◆ Quoted passage ◆
◆ ◆ ◆

Three Electrical and Computer Engineering students earn the NFS Graduate Research Fellowship

Anderson Roy Phillips, Sadie N. Brasel, and Autumn Bruncz are among 32 total students awarded the fellowship at Rice


Three Rice University Electrical and Computer Engineering graduate students have earned the prestigious National Science Foundation Graduate Research Fellowship (NSF GRFP)—a remarkable accomplishment for students in STEM.

Anderson Roy Phillips, Sadie N. Brasel, and Autumn Bruncz are among 32 total students awarded the fellowship at Rice -- and 22 from the Rice Engineering department. They are now part of an elite group of Fellows with an extraordinary potential for academic success and contributions to STEM.

NSF GRFP is a five-year fellowship that provides three years of financial support for students early in their graduate careers in science, technology, math, and engineering. Fellows are provided three years of financial support within a five-year fellowship period, including a $37,000 annual stipend and a $12,000 cost-of-education allowance to the graduate institution.

Brasel is studying metallic nanoparticles to advance solar cells and solar-enhanced catalysts. She lends her success in earning the Fellowship to the support she received from the graduate and postdoctoral studies (GPS) office at Rice.

“I'd like to thank my PI, Stephan, for all his support in my research and NSF GRFP application,” said Brasel. “I'd also like to thank the GPS office for organizing the NSF GRFP writing workshops and mentorships which were integral to my success.”

With the help of this fellowship, all three students will be able to take their research further, which could have positive real-world impacts in the future.

Bruncz is studying ways electrons in nanoparticles can be used in photovoltaic and photocatalysis applications, which could have benefits in energy storage, air purification, solar energy, and more.

And for the medical field, Phillips’ research could greatly improve the detection of brain injuries.

My research interests lie at the intersection of engineering and neuroscience–the possibility of developing technologies to better understand cognition and repair the brain and neural systems,” said Phillips who is currently working with medical center collaborators to detect mild traumatic brain injury easier and using non-invasive sensors.

◆ ◆ ◆

◆ Dataset extract ◆
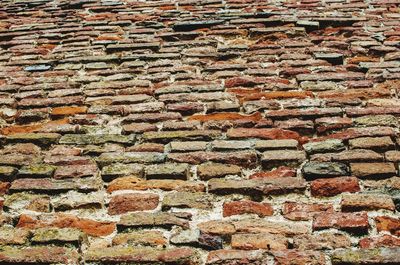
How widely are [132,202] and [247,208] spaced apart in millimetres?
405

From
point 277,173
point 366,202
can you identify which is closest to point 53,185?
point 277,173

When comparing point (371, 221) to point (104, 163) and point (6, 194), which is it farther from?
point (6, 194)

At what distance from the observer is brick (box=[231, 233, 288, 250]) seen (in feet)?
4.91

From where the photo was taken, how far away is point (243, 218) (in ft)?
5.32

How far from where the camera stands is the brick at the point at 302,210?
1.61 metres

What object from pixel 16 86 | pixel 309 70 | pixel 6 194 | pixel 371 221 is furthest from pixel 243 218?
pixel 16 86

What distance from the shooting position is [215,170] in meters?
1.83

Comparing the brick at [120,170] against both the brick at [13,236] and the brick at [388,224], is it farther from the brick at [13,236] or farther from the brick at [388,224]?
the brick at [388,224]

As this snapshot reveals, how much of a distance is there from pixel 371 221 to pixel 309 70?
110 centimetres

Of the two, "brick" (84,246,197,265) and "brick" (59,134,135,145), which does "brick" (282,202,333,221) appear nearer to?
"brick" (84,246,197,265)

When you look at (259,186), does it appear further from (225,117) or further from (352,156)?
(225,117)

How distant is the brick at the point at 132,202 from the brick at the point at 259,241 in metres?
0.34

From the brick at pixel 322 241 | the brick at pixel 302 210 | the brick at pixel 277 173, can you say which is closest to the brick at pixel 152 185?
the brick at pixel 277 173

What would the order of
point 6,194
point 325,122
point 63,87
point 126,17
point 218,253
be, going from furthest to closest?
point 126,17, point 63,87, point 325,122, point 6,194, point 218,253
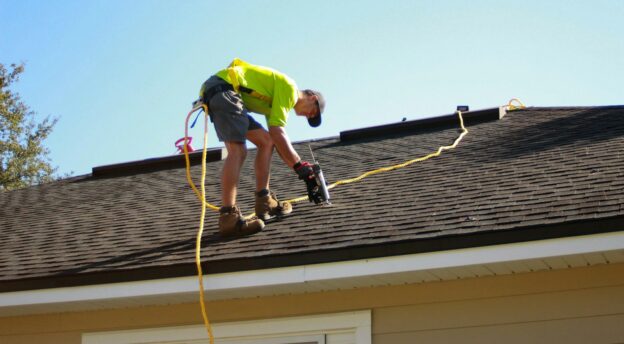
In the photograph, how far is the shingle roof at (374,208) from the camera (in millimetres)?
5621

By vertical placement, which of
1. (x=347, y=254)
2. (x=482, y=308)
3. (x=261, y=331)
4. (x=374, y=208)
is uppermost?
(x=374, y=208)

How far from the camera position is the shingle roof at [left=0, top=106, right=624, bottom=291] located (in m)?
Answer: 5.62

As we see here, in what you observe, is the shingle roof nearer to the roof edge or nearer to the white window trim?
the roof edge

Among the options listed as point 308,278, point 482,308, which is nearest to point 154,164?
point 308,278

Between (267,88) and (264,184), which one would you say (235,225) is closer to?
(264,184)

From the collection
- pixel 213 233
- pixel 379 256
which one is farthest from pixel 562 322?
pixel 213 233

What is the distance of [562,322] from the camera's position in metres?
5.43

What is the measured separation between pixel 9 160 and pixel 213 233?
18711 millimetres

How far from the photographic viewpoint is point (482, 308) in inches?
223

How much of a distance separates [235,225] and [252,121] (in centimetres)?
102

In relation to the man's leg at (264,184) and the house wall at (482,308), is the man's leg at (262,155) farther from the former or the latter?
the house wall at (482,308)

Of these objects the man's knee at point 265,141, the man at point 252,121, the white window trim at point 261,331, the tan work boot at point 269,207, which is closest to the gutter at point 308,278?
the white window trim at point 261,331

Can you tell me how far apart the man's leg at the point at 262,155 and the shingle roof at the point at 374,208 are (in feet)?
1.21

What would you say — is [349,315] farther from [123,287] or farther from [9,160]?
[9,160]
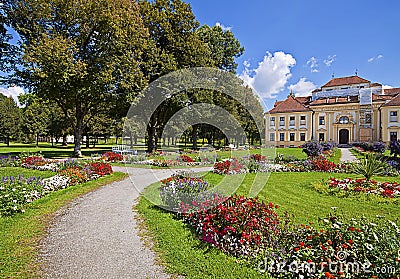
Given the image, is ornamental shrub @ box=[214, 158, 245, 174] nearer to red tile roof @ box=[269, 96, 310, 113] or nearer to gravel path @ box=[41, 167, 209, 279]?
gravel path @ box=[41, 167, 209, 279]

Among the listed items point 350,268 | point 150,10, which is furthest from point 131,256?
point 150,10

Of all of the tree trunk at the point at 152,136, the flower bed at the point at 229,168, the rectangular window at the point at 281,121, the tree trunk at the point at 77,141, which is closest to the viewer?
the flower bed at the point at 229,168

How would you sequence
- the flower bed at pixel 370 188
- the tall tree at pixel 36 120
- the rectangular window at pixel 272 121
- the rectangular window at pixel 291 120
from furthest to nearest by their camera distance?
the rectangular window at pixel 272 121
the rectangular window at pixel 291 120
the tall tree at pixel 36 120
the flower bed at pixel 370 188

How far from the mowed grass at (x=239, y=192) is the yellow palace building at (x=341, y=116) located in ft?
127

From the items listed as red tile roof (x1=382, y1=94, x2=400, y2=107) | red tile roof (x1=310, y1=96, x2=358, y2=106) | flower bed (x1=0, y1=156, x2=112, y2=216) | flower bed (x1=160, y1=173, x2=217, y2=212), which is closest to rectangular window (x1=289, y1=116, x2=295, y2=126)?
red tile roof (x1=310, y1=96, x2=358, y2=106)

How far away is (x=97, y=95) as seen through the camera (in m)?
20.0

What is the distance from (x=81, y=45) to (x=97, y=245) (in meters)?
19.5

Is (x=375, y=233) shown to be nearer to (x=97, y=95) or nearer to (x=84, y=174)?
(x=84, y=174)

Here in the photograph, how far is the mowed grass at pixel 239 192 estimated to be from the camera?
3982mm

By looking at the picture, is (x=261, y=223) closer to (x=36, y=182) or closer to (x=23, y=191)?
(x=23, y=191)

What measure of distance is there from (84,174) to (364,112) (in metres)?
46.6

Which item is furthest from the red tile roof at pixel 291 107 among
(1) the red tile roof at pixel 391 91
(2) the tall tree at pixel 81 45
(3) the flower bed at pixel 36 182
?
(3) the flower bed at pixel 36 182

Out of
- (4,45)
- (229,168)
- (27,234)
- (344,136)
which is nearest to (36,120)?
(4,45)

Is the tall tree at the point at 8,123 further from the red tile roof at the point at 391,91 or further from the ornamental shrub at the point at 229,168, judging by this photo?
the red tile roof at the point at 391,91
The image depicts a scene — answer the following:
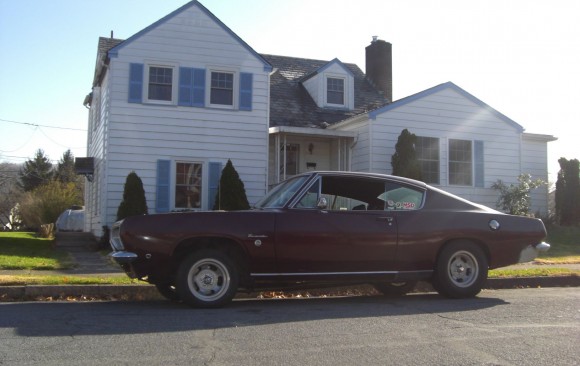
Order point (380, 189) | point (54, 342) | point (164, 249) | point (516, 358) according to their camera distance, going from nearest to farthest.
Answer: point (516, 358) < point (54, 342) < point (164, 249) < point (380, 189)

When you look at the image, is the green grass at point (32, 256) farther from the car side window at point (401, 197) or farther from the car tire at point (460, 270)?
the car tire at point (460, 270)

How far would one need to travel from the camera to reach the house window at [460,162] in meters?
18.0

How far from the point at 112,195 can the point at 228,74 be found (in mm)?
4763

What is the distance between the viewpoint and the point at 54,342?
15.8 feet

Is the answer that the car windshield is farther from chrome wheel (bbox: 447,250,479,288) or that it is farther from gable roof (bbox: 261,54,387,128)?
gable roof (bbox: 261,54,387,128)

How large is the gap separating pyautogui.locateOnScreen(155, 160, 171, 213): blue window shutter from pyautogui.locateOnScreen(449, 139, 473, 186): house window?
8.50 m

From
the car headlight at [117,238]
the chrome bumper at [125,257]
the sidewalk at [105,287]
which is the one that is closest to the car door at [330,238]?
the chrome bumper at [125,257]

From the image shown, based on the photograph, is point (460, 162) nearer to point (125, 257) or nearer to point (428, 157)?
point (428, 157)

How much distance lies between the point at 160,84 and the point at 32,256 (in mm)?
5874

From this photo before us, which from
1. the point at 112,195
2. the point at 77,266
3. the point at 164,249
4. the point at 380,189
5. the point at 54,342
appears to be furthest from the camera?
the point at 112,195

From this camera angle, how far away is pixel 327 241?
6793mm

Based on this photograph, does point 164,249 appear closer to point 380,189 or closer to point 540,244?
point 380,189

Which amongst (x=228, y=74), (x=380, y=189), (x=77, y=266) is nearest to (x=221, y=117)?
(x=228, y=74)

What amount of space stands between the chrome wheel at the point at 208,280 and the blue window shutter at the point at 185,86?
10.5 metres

◆ ◆ ◆

◆ Work instructions ◆
According to the fellowship article, how much is the annual stipend given to Fellows? Please work from the fellowship article alone, not the items.

◆ Your solution ◆
$37,000